How to index one array with another using SciPy CSR Sparse Arrays?

1
votes

I have two arrays A and B. In NumPy you can use A as an index to B e.g.

A = np.array([[1,2,3,1,7,3,1,2,3],[4,5,6,4,5,6,4,5,6],[7,8,9,7,8,9,7,8,9]])
B= np.array([1,2,3,4,5,6,7,8,9,0])
c = B[A]

Which produces:

[[2 3 4 2 8 4 2 3 4] [5 6 7 5 6 7 5 6 7] [8 9 0 8 9 0 8 9 0]]

However, in my case the arrays A and B are SciPy CSR sparse arrays and they don't seem to support indexing.

A_sparse = sparse.csr_matrix(A)
B_sparse = sparse.csr_matrix(B)
c = B_sparse[A_sparse]

This results in:

IndexError: Indexing with sparse matrices is not supported except boolean indexing where matrix and index are equal shapes.

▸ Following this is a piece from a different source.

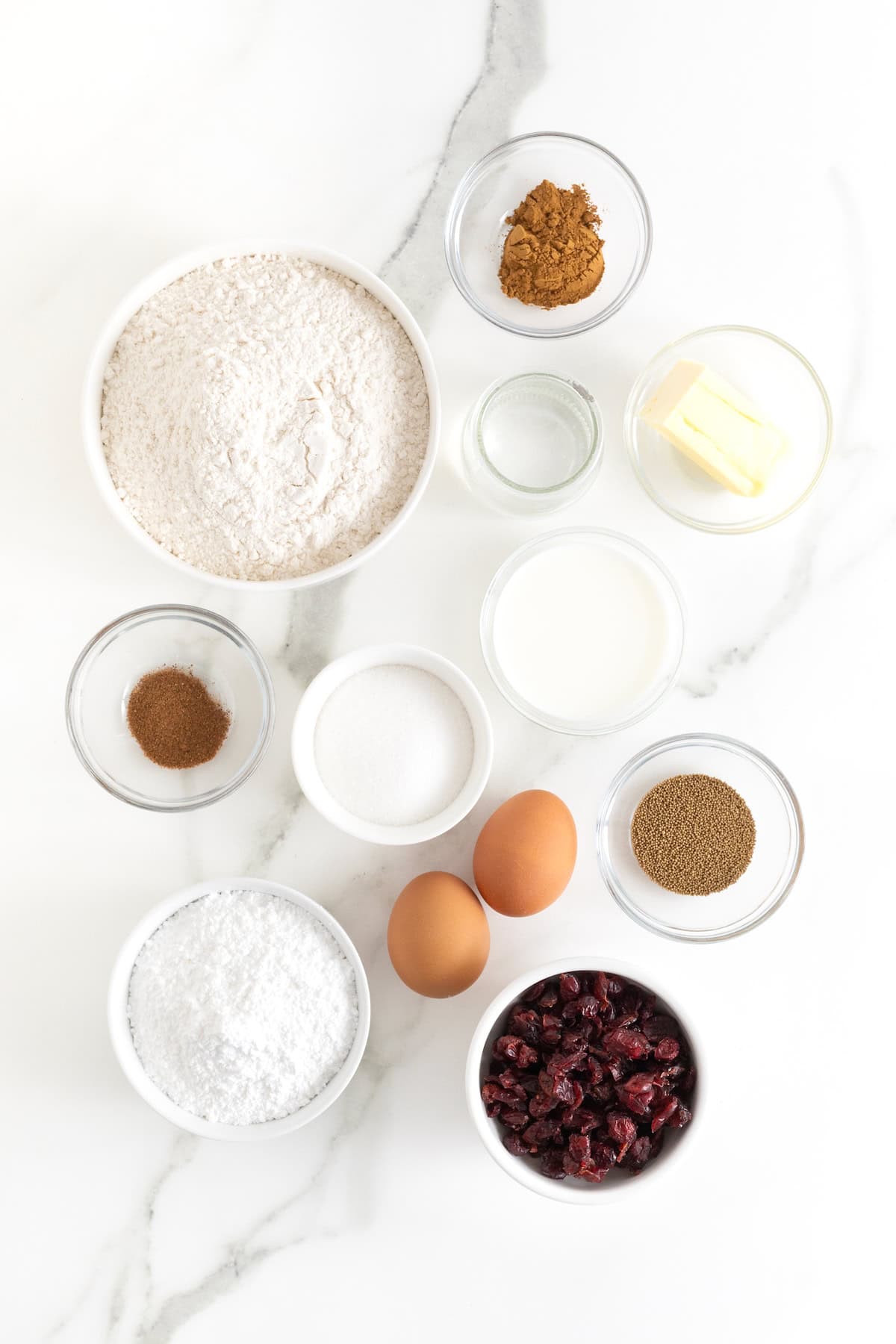 Ingredients to make hot cross buns with dried cranberries in small glass dishes on a white marble counter.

I've come up with the function below to replicate NumPy's behavior with the sparse arrays:

 def index_sparse(A,B):       
        A_sparse = scipy.sparse.coo_matrix(A)
        B_sparse = sparse.csr_matrix(B)
        res = sparse.csr_matrix(A_sparse)
        for i,j,v in zip(A_sparse.row, A_sparse.col, A_sparse.data):
            res[i,j] = B_sparse[0, v]
        return res

res = index_sparse(A, B)
print res.todense()

Looping over the array and having to create a new array in Python isn't ideal. Is there a better way of doing this using built-in functions from SciPy/ NumPy?

1
pythonarraysnumpyscipy

1 Answers

1
votes

Sparse indexing is less developed. coo format for example doesn't implement it at all.

I haven't tried to implement this problem, though I have answered others that involve working with the sparse format attributes. So I'll just make some general observations.

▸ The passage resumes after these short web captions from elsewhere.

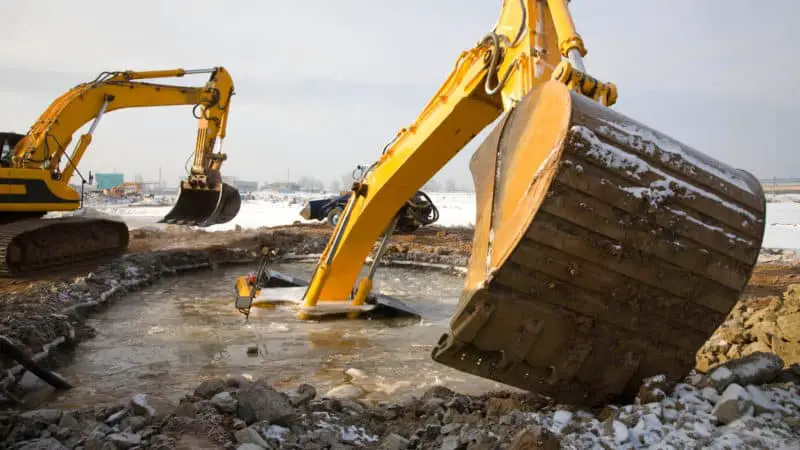 Excavator sinks into the mud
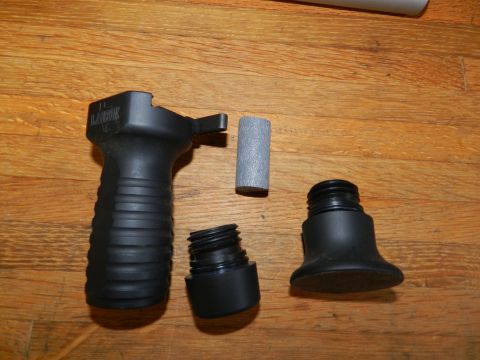 1996 Ford Bronco - Disassembled gun grip accessory parts are shown on a wooden floor.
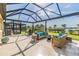 This cozy screened patio is perfect for enjoying the outdoors with comfortable seating and shade at 3303 Monroe Meadows Dr, Odessa, FL 33556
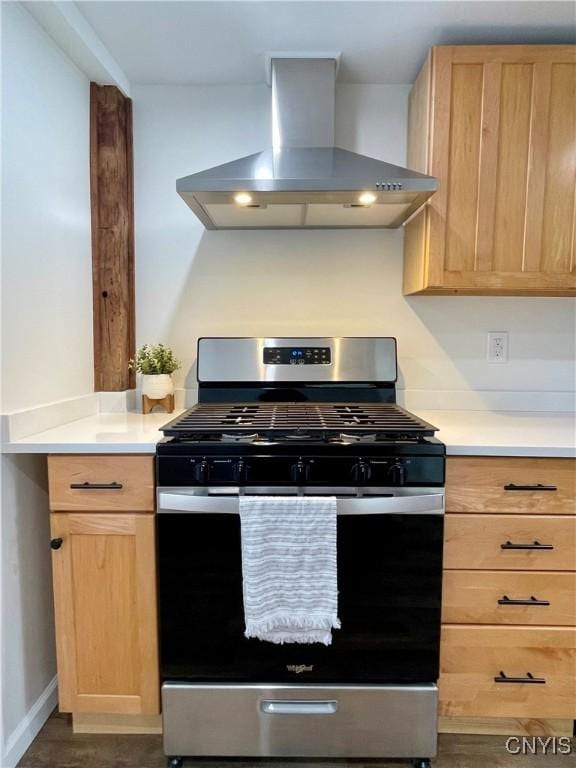 kitchen featuring gas range, light brown cabinetry, dark hardwood / wood-style flooring, and wall chimney exhaust hood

B_sparse is a matrix, so its shape is (1,10). So the equivalent to B[A] is

In [294]: B_sparse[0,A]
Out[294]: 
<3x9 sparse matrix of type '<class 'numpy.int32'>'
    with 24 stored elements in Compressed Sparse Row format>
In [295]: _.A
Out[295]: 
array([[2, 3, 4, 2, 8, 4, 2, 3, 4],
       [5, 6, 7, 5, 6, 7, 5, 6, 7],
       [8, 9, 0, 8, 9, 0, 8, 9, 0]], dtype=int32)

B_sparse[A,:] or B_sparse[:,A] gives a 3d warning, since it would be trying to create a matrix version of:

In [298]: B[None,:][:,A]
Out[298]: 
array([[[2, 3, 4, 2, 8, 4, 2, 3, 4],
        [5, 6, 7, 5, 6, 7, 5, 6, 7],
        [8, 9, 0, 8, 9, 0, 8, 9, 0]]])

As to your function:

A_sparse.nonzero() does A_sparse.tocoo() and returns its row and col. Effectively the same as what you do.

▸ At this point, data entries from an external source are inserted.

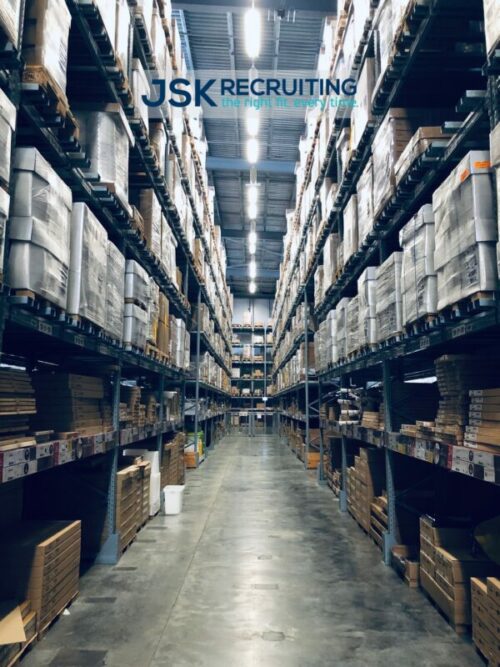 A view down an aisle in warehouse stacks loaded with inventory crates. Photo is watermarked with the JSK Recruiting logo.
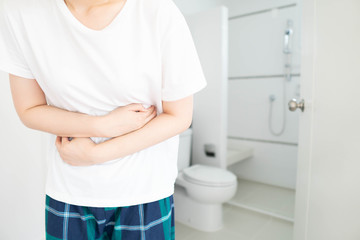 Young female suffering form abdominal pain in front of toilet at home. Causes of abdominal pain...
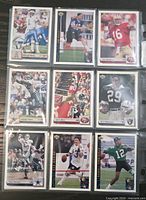 Front view of nine Upper Deck football trading cards in a plastic sleeve, showing all players listed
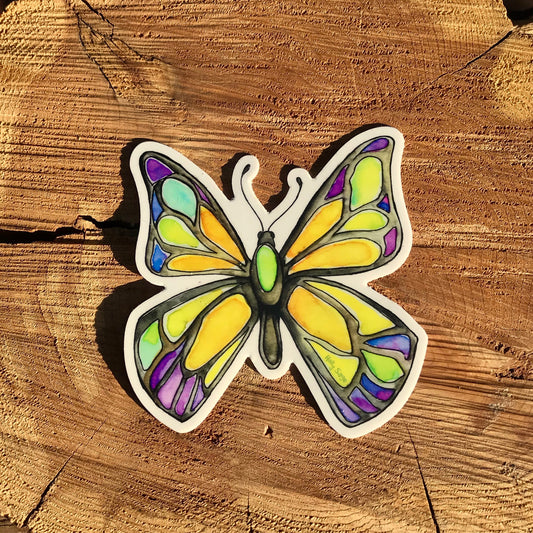 A butterfly sticker painted in the style of stained glass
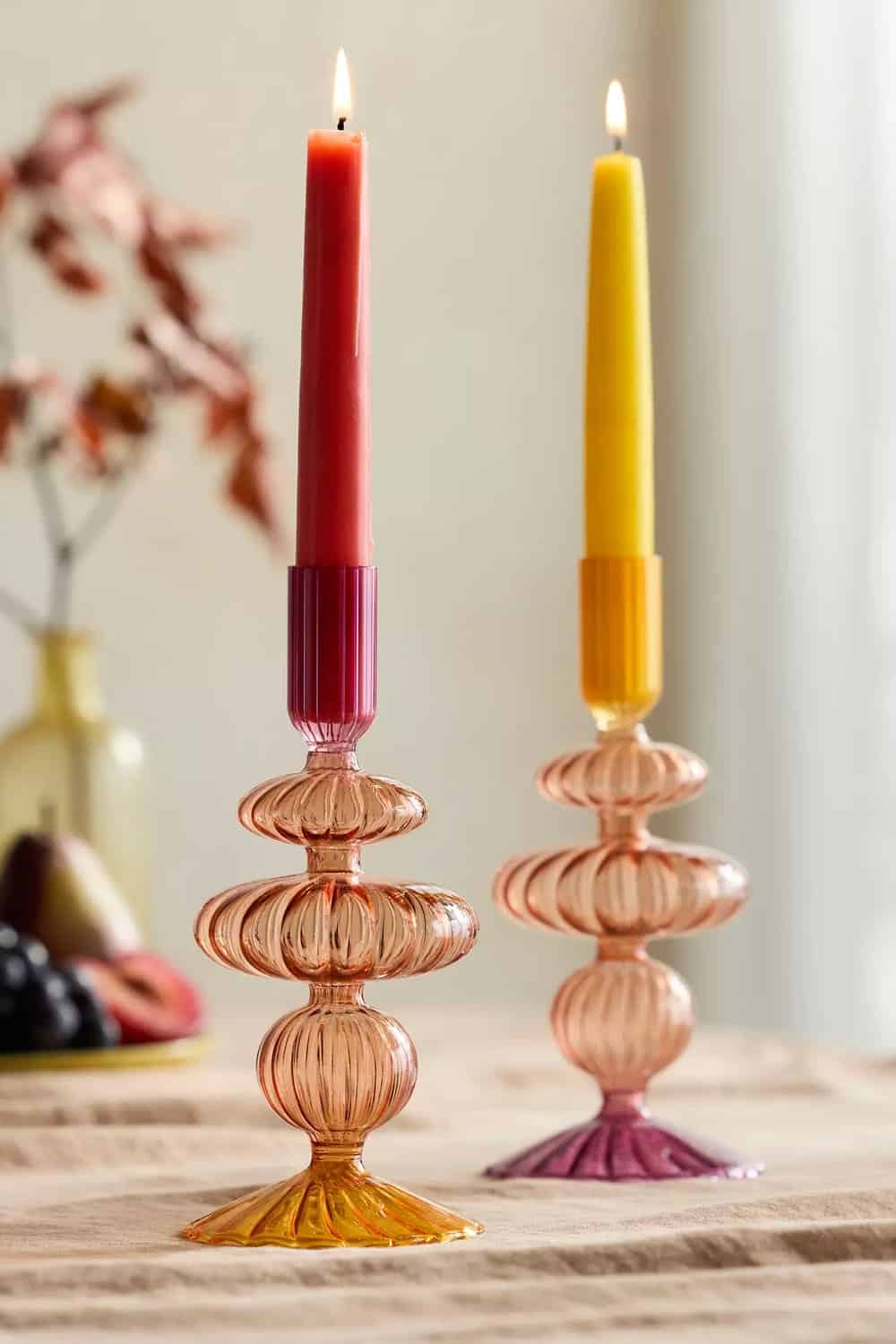 Two colorful glass candle holders with textured bases hold lit candles—one red and one yellow—on a table. Blurred fruit and a vase with leaves add visual interest in the background.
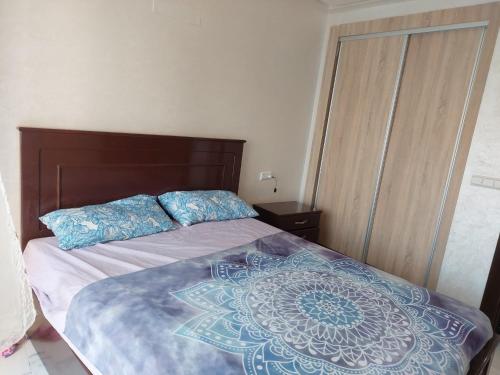 a bedroom with a large bed with a wooden headboard at Nador hay al Matar in Nador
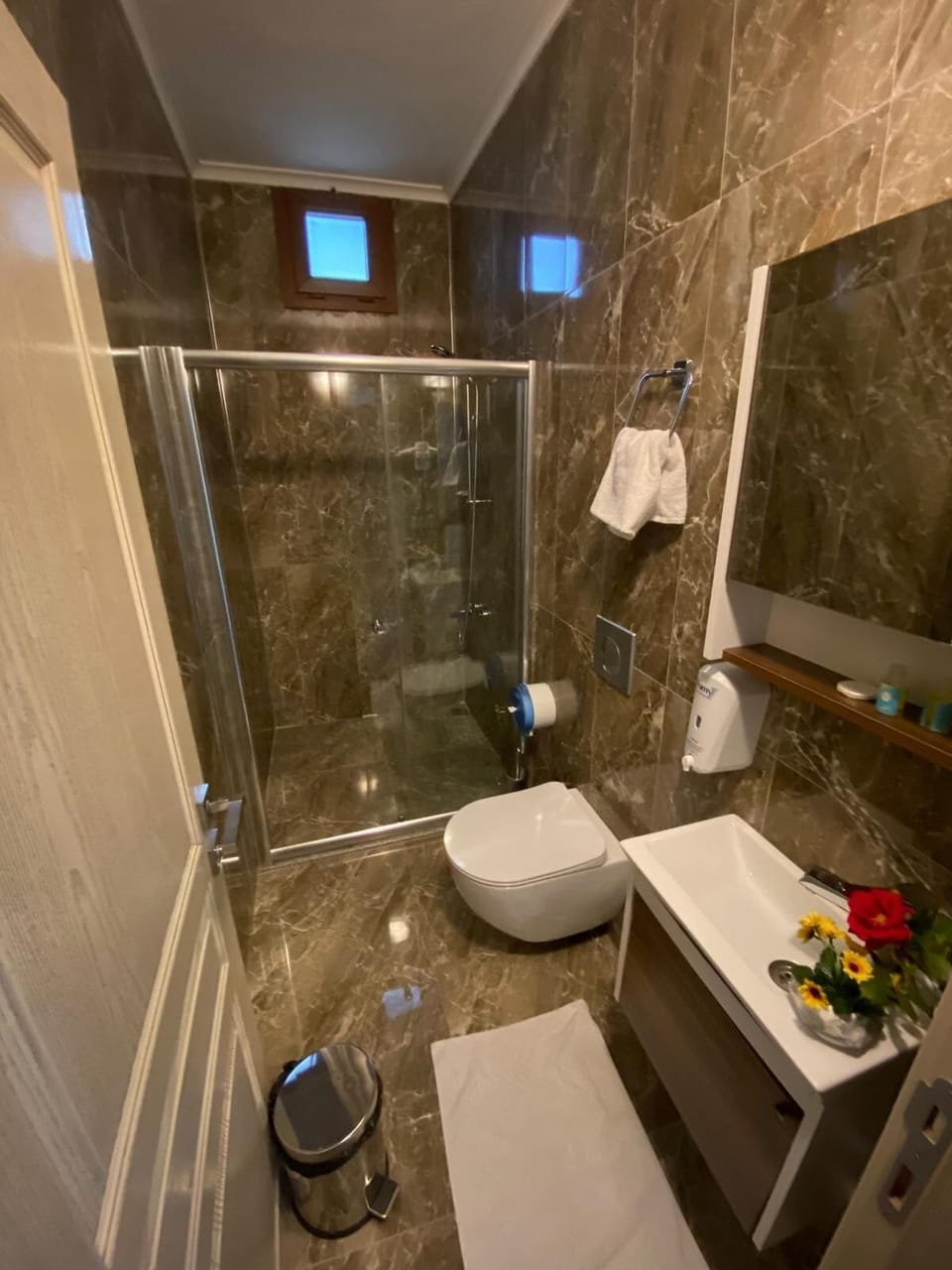 Shower, free toiletries, hair dryer, slippers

Here's something that should be faster, though I haven't tested it enough to be sure it is robust:

In [342]: Ac=A_sparse.tocoo()
In [343]: res=Ac.copy()
In [344]: res.data[:]=B_sparse[0, Ac.data].A[0]
In [345]: res
Out[345]: 
<3x9 sparse matrix of type '<class 'numpy.int32'>'
    with 27 stored elements in COOrdinate format>
In [346]: res.A
Out[346]: 
array([[2, 3, 4, 2, 8, 4, 2, 3, 4],
       [5, 6, 7, 5, 6, 7, 5, 6, 7],
       [8, 9, 0, 8, 9, 0, 8, 9, 0]], dtype=int32)

In this example there are 2 zeros that could cleaned up as well (look at res.nonzero()).

Since you are setting each res[i,j] with values from Ac.row and Ac.col, res has the same row,col values as Ac, so I initialize it as a copy. Then it's just a matter of updating the res.data attribute. It would be faster to index Bc.data directly, but that doesn't account for its sparsity.